While ChatGPT has garnered a lot of interest in a short while, with Microsoft incorporating it into its Bing search engine and also investing billions of dollars in OpenAI, the startup still beams concern about trust. The company’s cofounder and CEO Sam Altman said the tool cannot be relied on now as it is still prone to mistakes and misinformation.
LLaMA works by taking a sequence of words, which are easier to retrain and fine-tune for specific potential product use cases, as an input and predicts a next word to recursively generate text. Meta said they chose text from the 20 languages with the most speakers, “to train our model,” focusing on those with Latin and Cyrillic alphabets.
The social media platform said in a blog post that access to the model will be granted on a case-by-case basis to academic researchers; those affiliated with organizations in government, civil society, and academia; and industry research laboratories around the world.
However, it admitted that more research is still needed to be done to address the risks of bias, toxic comments, and hallucinations in large language models.
Both Microsoft and Google – which recently tested Bard – AI chatbot designed in response to OpenAi’s ChatGPT, are witnessing the AI-powered tools making mistakes.
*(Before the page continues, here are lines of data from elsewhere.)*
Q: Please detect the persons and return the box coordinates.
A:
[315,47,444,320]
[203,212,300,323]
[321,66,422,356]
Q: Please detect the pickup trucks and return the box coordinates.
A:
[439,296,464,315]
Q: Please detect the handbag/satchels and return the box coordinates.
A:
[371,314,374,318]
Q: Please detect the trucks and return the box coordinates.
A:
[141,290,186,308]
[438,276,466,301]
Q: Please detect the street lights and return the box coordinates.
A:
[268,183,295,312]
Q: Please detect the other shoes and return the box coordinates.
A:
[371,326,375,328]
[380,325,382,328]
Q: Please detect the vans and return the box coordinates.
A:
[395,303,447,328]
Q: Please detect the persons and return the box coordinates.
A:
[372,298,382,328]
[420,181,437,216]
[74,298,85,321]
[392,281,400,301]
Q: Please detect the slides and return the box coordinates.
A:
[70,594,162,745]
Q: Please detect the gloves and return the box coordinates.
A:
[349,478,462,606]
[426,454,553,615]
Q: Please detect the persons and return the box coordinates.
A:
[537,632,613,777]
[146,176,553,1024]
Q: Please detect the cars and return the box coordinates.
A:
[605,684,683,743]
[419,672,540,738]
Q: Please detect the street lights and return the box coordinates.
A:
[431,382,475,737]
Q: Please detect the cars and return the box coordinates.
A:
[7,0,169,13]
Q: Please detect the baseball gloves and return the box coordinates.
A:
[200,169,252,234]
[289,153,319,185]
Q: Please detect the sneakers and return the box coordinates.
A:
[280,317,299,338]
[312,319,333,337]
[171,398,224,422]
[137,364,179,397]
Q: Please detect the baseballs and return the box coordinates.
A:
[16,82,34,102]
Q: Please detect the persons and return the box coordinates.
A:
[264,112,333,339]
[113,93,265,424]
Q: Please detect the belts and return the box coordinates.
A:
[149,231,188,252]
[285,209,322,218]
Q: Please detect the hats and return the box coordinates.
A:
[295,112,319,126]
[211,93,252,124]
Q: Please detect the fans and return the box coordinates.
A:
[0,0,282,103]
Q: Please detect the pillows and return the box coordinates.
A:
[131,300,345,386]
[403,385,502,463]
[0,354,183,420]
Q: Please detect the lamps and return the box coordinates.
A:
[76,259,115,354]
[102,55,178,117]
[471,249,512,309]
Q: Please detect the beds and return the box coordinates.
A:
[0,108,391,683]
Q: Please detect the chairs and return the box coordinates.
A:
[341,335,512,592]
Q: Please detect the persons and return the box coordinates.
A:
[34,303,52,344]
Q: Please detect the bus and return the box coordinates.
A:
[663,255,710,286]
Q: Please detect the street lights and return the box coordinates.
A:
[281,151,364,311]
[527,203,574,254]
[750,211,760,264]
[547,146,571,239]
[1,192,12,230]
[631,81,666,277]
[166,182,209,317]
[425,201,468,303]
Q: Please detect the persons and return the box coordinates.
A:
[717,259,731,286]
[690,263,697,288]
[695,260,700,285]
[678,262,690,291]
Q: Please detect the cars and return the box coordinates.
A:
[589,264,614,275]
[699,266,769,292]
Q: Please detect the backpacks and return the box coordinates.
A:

Meta said LLaMA is open to researchers who could help make it better by addressing its mistakes.
“By sharing the code for LLaMA, other researchers can more easily test new approaches to limiting or eliminating these problems in large language models. We also provide in the paper a set of evaluations on benchmarks evaluating model biases and toxicity to show the model’s limitations and to support further research in this crucial area,” the company said.
But Meta is not releasing the tool to the public yet. The company said in order to “maintain integrity and prevent misuse,” the AI model will be released “under a noncommercial license focused on research use cases.”